--- START ---

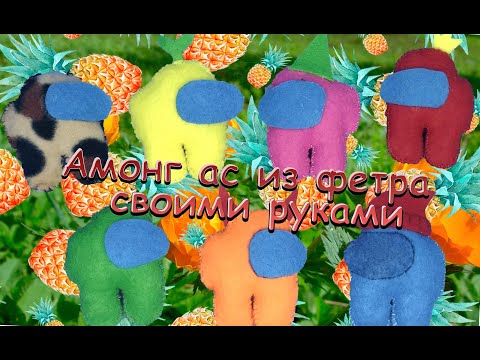 Свершилось!Амонг Ас из фетра своими руками!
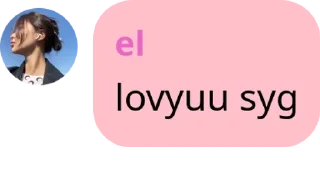 🟫 emoji plinces anti galau😜 Telegram sticker 13 of 13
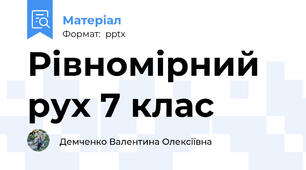 Рівномірний рух 7 клас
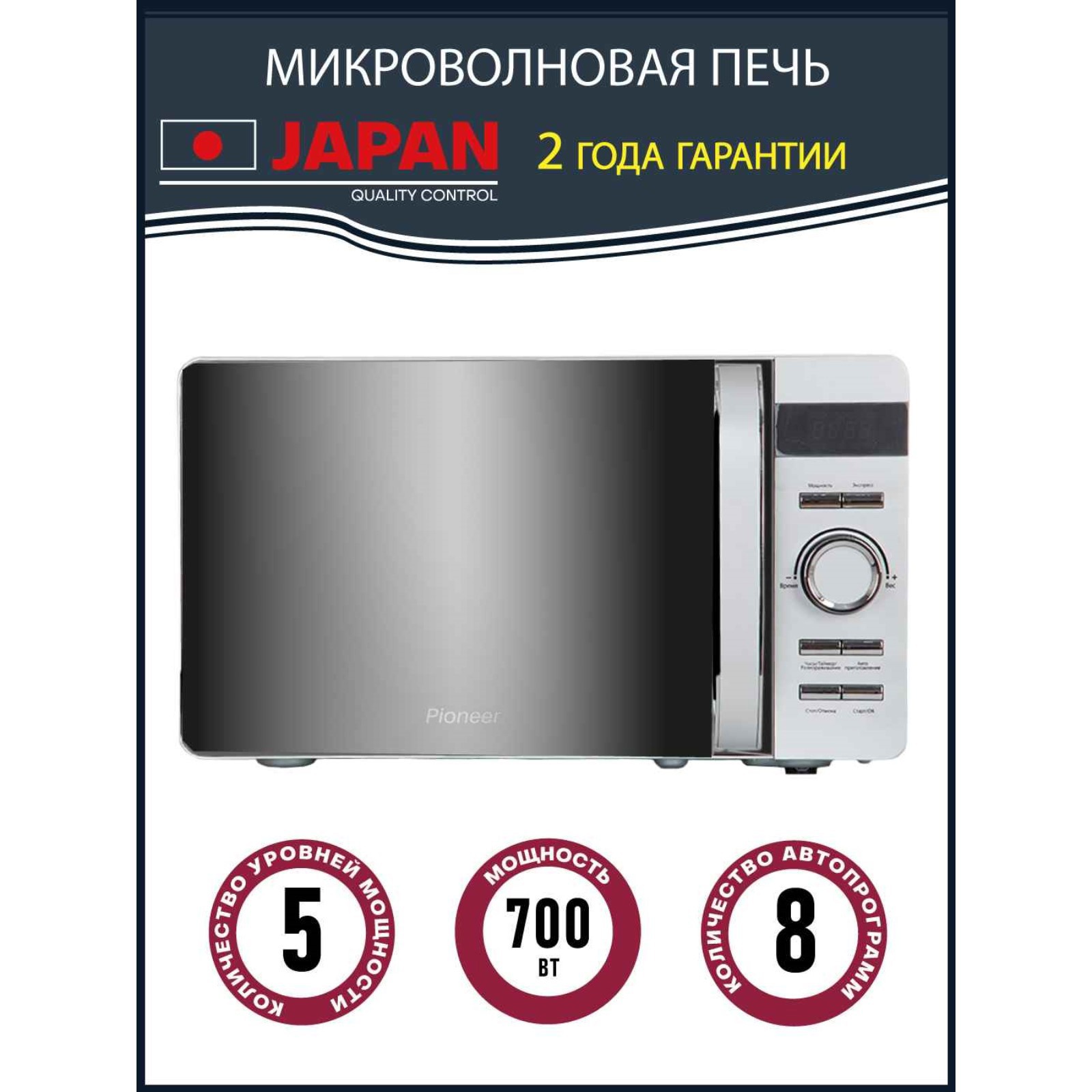 Изображение товара Отдельностоящая микроволновая печь Pioneer MW229D 20 л 37x28x47 см цвет серебристый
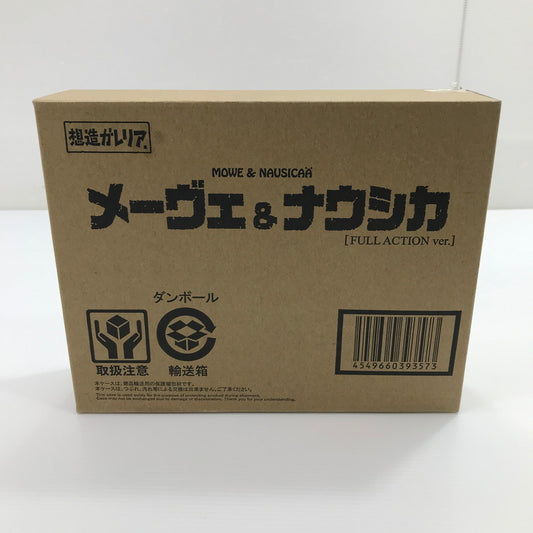 【中古品】 ジブリ 想造ガレリア メーヴェ＆ナウシカ　Full Action ver. 039-260305-yk-07-tag 万代Net店
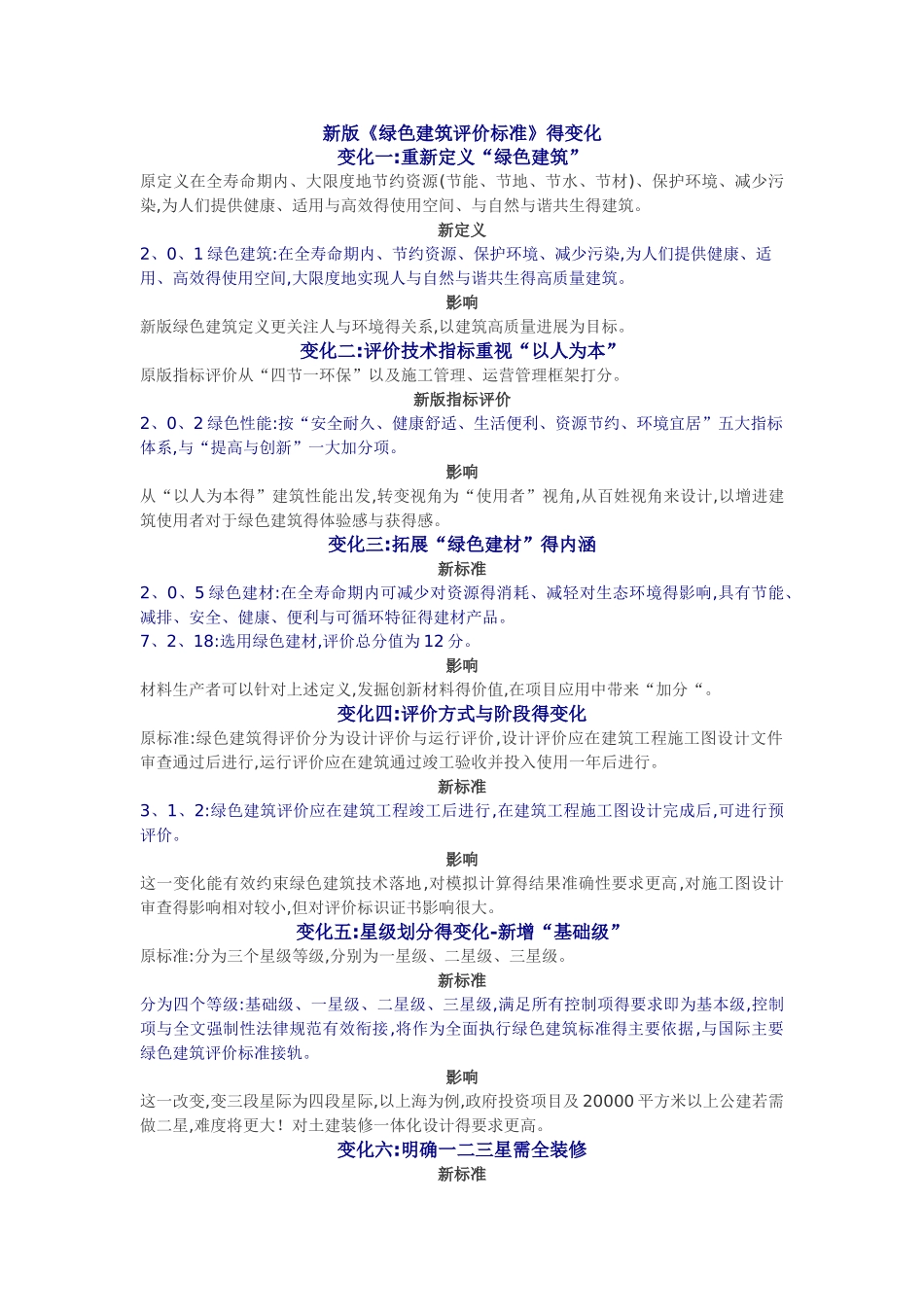 2025新版《绿色建筑评价标准》的变化_第1页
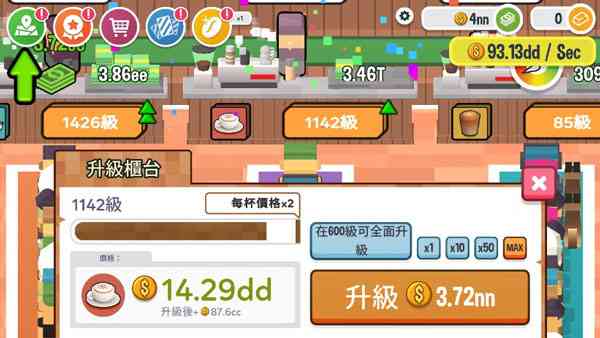 柜台升级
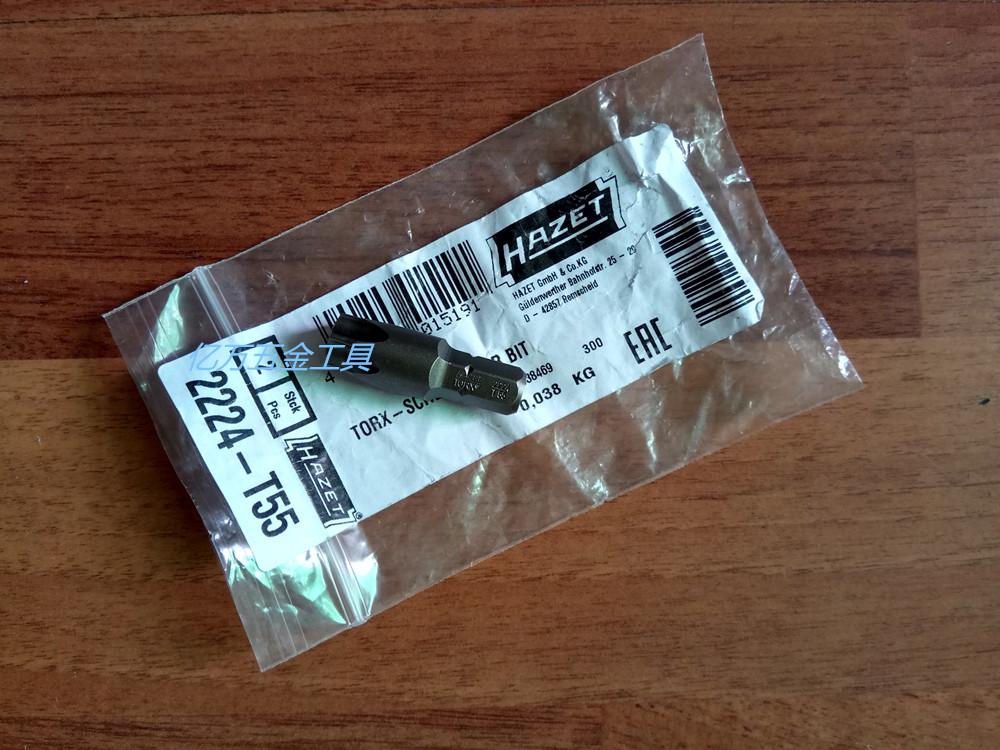 German Hazeitt HAZET star-shaped screw driver head 2224-T55 Benz BMW Audi special tool batch head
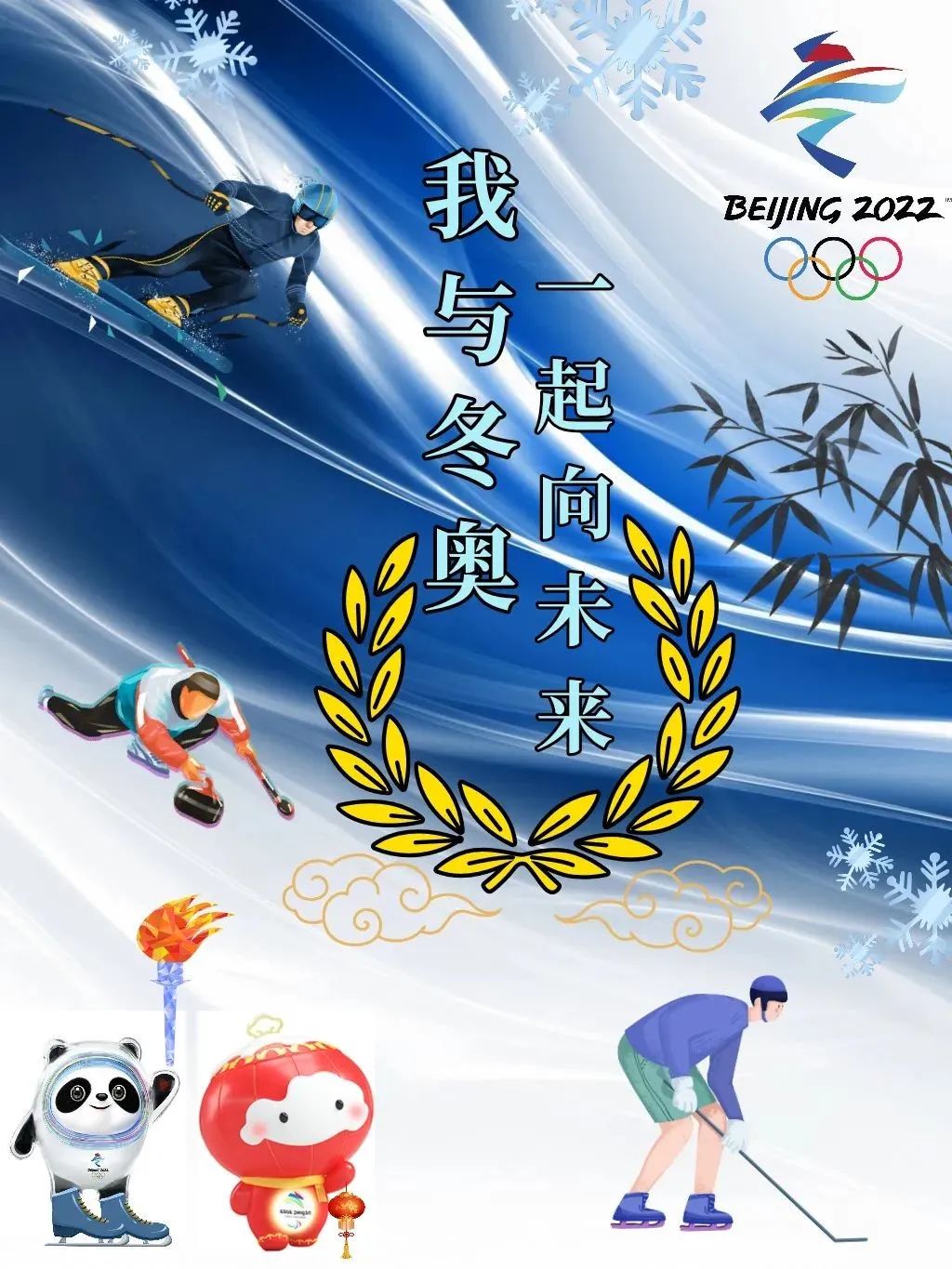 2022年北京冬奥会已拉开了序幕,上海大学国际学生通过参与我与冬奥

--- END ---

Brief
Can you copy every line of the listing above word for word, without the pictures?

Answer to this task
 Свершилось!Амонг Ас из фетра своими руками!
 🟫 emoji plinces anti galau😜 Telegram sticker 13 of 13
 Рівномірний рух 7 клас
 Изображение товара Отдельностоящая микроволновая печь Pioneer MW229D 20 л 37x28x47 см цвет серебристый
 【中古品】 ジブリ 想造ガレリア メーヴェ＆ナウシカ　Full Action ver. 039-260305-yk-07-tag 万代Net店
 2025新版《绿色建筑评价标准》的变化_第1页
 柜台升级
 German Hazeitt HAZET star-shaped screw driver head 2224-T55 Benz BMW Audi special tool batch head
 2022年北京冬奥会已拉开了序幕,上海大学国际学生通过参与我与冬奥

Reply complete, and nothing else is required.